Wie viel es braucht, bis ein Mentalitätswandel stattfindet, zeigen die Entwicklungen im Bereich sexuelle Belästigung und Übergriffe am Arbeitsplatz. Bisher sieht es danach aus, als müssten die Betroffenen an allen Orten einzeln denselben Kampf nach Anerkennung und Kulturwandel führen. «Es braucht sehr viel Druck und sehr viel Arbeit von verschiedenen Akteur*innen, damit die entsprechenden Beratungs- und Unterstützungsangebote auch etabliert werden», sagt Schutzbach.

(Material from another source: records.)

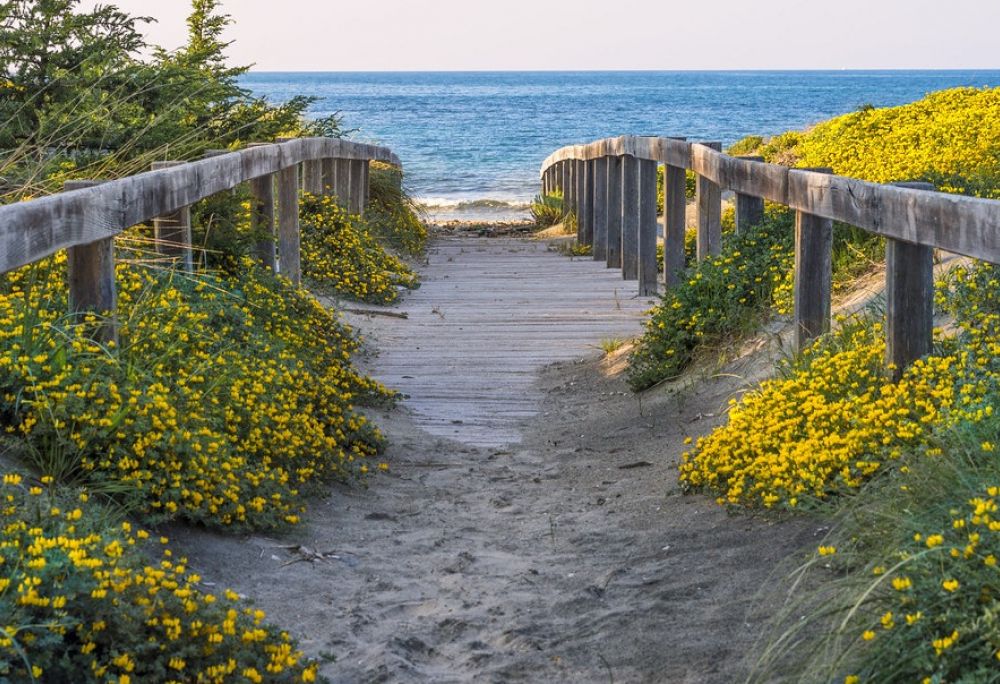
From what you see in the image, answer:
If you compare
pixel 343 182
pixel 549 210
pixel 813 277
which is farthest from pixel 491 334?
pixel 549 210

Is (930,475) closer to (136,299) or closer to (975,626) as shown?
(975,626)

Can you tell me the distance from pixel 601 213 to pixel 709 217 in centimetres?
617

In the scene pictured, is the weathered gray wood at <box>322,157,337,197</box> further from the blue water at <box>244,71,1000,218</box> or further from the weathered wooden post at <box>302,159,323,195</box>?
the blue water at <box>244,71,1000,218</box>

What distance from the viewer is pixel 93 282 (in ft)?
18.3

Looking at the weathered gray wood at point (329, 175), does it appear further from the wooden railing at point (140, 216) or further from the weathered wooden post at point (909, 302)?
the weathered wooden post at point (909, 302)

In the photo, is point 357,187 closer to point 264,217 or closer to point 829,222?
point 264,217

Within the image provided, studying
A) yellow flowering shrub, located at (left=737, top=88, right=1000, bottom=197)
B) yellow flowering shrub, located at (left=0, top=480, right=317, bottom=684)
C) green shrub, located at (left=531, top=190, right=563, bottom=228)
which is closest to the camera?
yellow flowering shrub, located at (left=0, top=480, right=317, bottom=684)

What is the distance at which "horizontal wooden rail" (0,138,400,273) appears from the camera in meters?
4.67

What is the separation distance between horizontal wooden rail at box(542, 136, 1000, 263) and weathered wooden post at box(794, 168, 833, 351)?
131 mm

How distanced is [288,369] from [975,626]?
4226 millimetres

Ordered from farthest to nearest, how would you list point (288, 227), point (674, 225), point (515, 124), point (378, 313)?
point (515, 124)
point (378, 313)
point (674, 225)
point (288, 227)

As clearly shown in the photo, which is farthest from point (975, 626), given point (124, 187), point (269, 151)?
point (269, 151)

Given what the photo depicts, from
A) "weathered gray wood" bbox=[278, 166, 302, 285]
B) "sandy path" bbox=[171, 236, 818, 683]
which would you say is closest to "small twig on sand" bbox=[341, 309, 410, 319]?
"weathered gray wood" bbox=[278, 166, 302, 285]

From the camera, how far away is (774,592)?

Besonders extrem zeigt sich dies am Beispiel der Medienbranche: Über 110 Journalist*innen haben mittlerweile einen offenen Brief an die Tamedia-Geschäftsleitung unterschrieben, der Sexismus in der Firmenkultur anprangert. Daraufhin kündigte die Chefredaktion Schritte zur Verbesserung interner Anlaufstellen und Fördermechanismen an. Doch strukturellen Sexismus will Geschäftsleitungsmitglied Arthur Rutishauser im Gespräch mit dem SRF nicht anerkennen. Ein Aufschrei in der Branche blieb aus, andere Medienhäuser meldeten sich defensiv oder gar nicht zu Wort – struktureller Sexismus wird offenbar gerne als ein Problem der anderen gesehen. Und das, obwohl (oder gerade weil?) auch das Westschweizer (RTS) und Tessiner Fernsehen (RSI) sowie die SRG als Trägerin sich derzeit mit massiven Sexismus-Vorwürfen auseinandersetzen müssen.

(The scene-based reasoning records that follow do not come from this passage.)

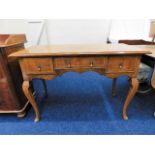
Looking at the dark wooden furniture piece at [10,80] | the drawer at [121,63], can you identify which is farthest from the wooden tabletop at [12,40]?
the drawer at [121,63]

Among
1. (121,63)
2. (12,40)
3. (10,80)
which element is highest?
(12,40)

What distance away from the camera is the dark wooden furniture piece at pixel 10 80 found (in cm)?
112

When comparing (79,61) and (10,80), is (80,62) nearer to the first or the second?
(79,61)

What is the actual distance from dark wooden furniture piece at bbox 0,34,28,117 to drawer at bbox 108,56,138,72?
892mm

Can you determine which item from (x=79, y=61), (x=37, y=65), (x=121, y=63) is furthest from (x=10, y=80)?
(x=121, y=63)

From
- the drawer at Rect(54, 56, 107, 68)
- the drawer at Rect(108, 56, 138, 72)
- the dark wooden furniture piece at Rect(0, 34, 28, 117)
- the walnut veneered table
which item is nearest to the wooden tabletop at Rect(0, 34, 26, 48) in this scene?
the dark wooden furniture piece at Rect(0, 34, 28, 117)

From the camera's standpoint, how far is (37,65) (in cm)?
103

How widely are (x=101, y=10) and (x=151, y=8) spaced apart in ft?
2.00

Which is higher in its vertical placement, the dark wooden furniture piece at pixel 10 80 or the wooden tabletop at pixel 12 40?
the wooden tabletop at pixel 12 40

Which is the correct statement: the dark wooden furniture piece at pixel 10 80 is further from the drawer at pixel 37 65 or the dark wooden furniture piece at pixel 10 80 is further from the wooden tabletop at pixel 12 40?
the drawer at pixel 37 65

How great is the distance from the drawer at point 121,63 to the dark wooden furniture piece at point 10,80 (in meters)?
0.89

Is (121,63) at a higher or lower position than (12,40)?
lower

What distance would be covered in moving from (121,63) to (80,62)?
339 millimetres

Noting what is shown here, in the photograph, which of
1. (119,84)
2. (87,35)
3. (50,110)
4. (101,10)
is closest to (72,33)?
(87,35)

Abhilfe – auch in anderen Branchen wie der Privatwirtschaft, dem Kulturbereich oder der Politik – sollen klare Richtlinien, niederschwellige und unabhängige Meldestellen sowie eine offene und transparente Kultur schaffen. «Und da ist es dann eben nicht mehr nur ein Hashtag, da geht es darum, Geld dafür zur Verfügung zu stellen, es geht um Ressourcenkämpfe», legt Franziska Schutzbach den Finger in die Wunde. Für Übergriffe im öffentlichen Raum wurde in der Westschweiz eigens die App «Eyes Up» geschaffen; sie soll es Betroffenen ermöglichen, Vorkommnisse einfach und schnell anonym zu melden. Zürich will mit einem ähnlichen Projekt nachziehen.